Problem — Report each line of the listing below that holds "site".

Input records —
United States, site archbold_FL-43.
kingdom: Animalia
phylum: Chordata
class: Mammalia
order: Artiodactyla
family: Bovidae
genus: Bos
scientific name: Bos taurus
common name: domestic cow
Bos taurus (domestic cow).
--
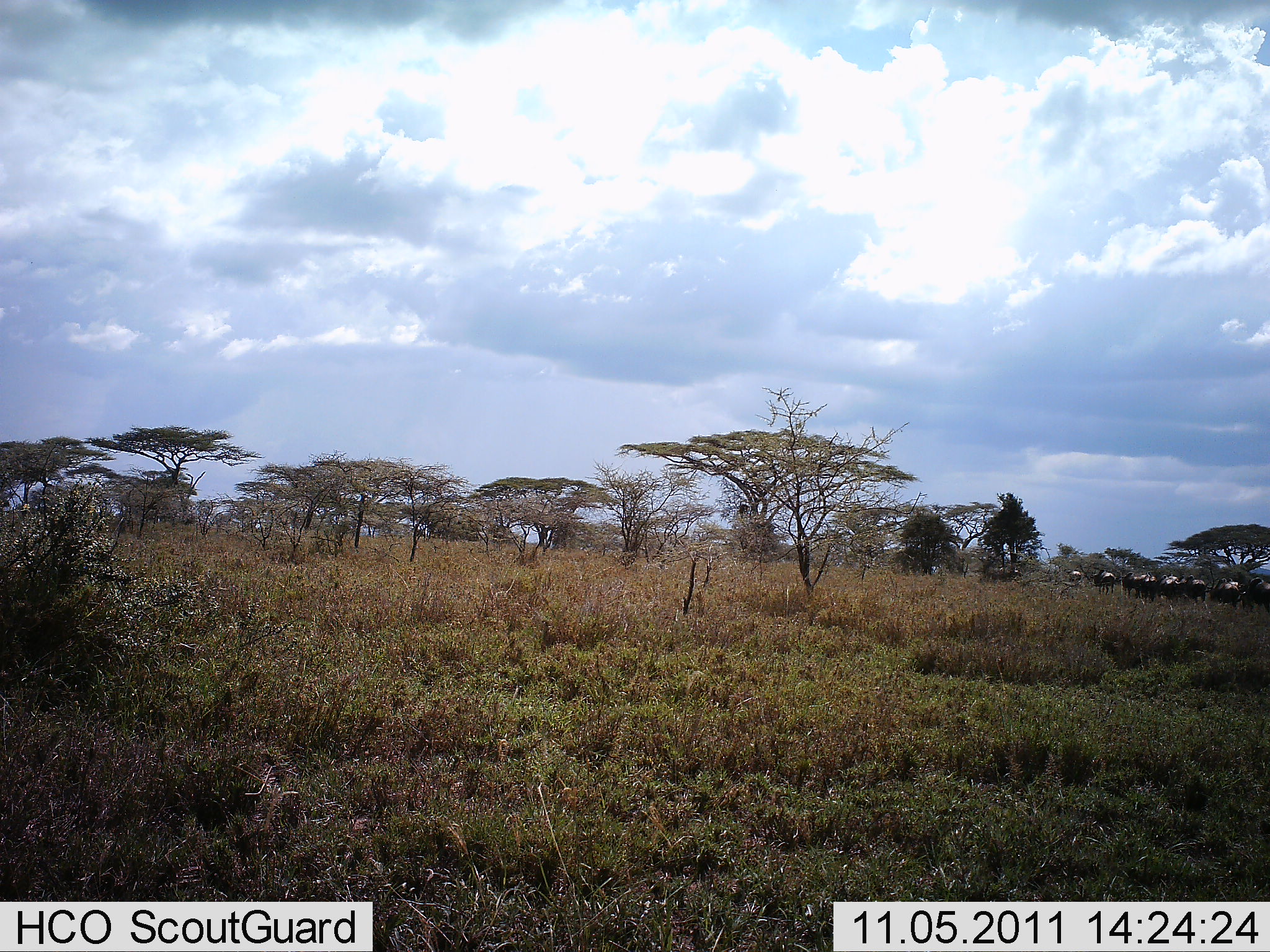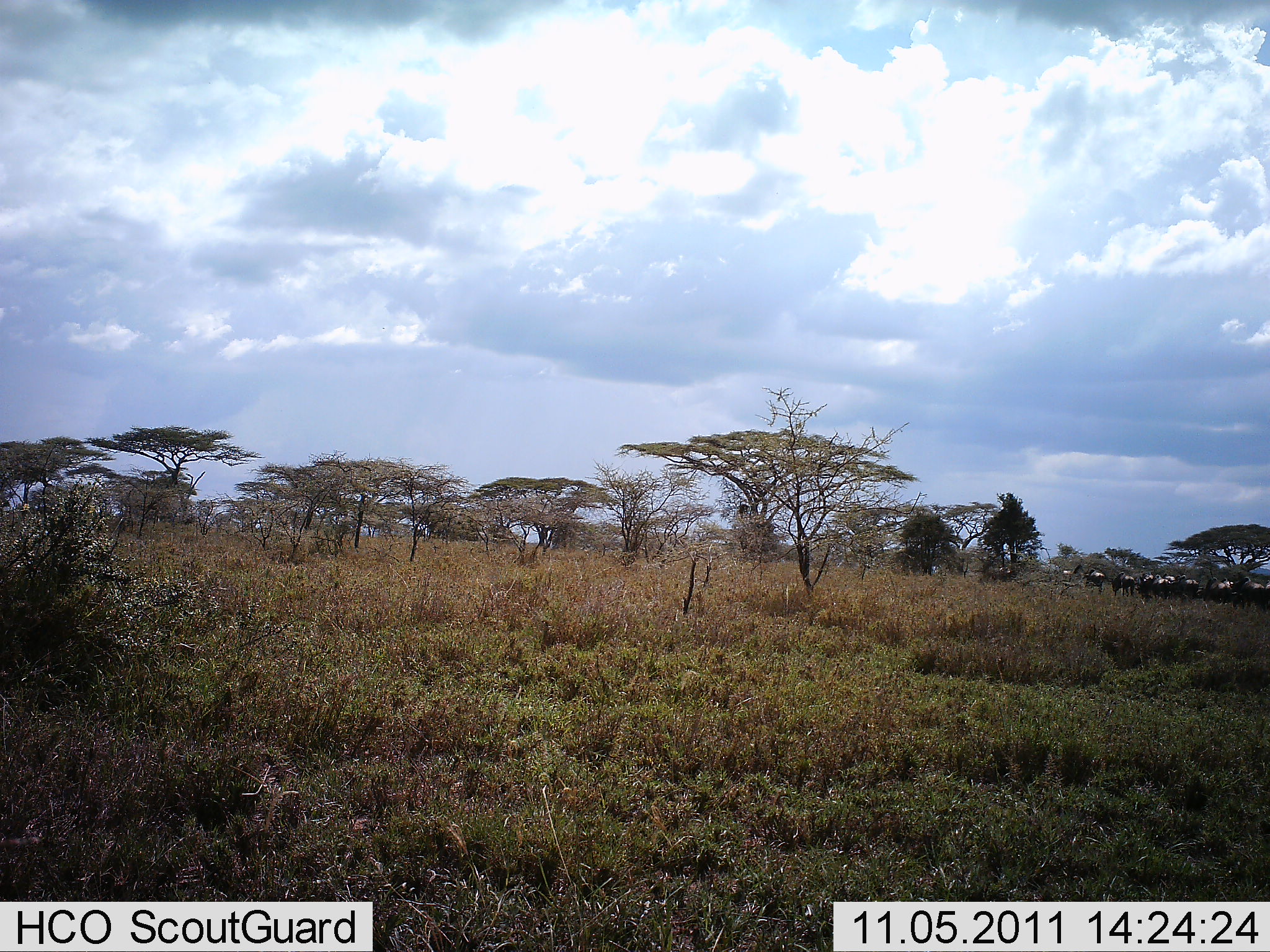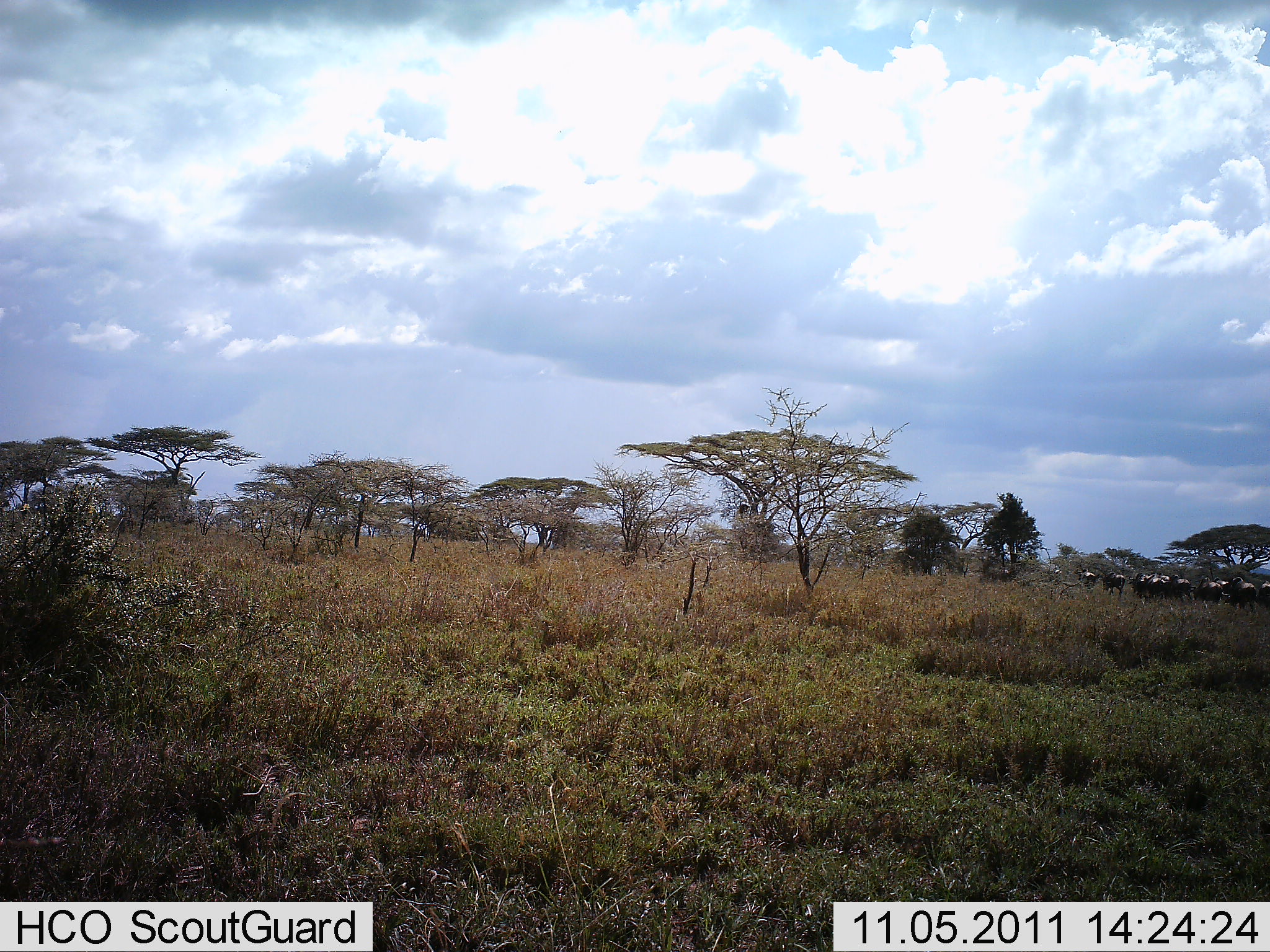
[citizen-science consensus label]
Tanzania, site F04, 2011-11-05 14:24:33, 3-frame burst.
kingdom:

Response area —
United States, site archbold_FL-43.
Tanzania, site F04, 2011-11-05 14:24:33, 3-frame burst.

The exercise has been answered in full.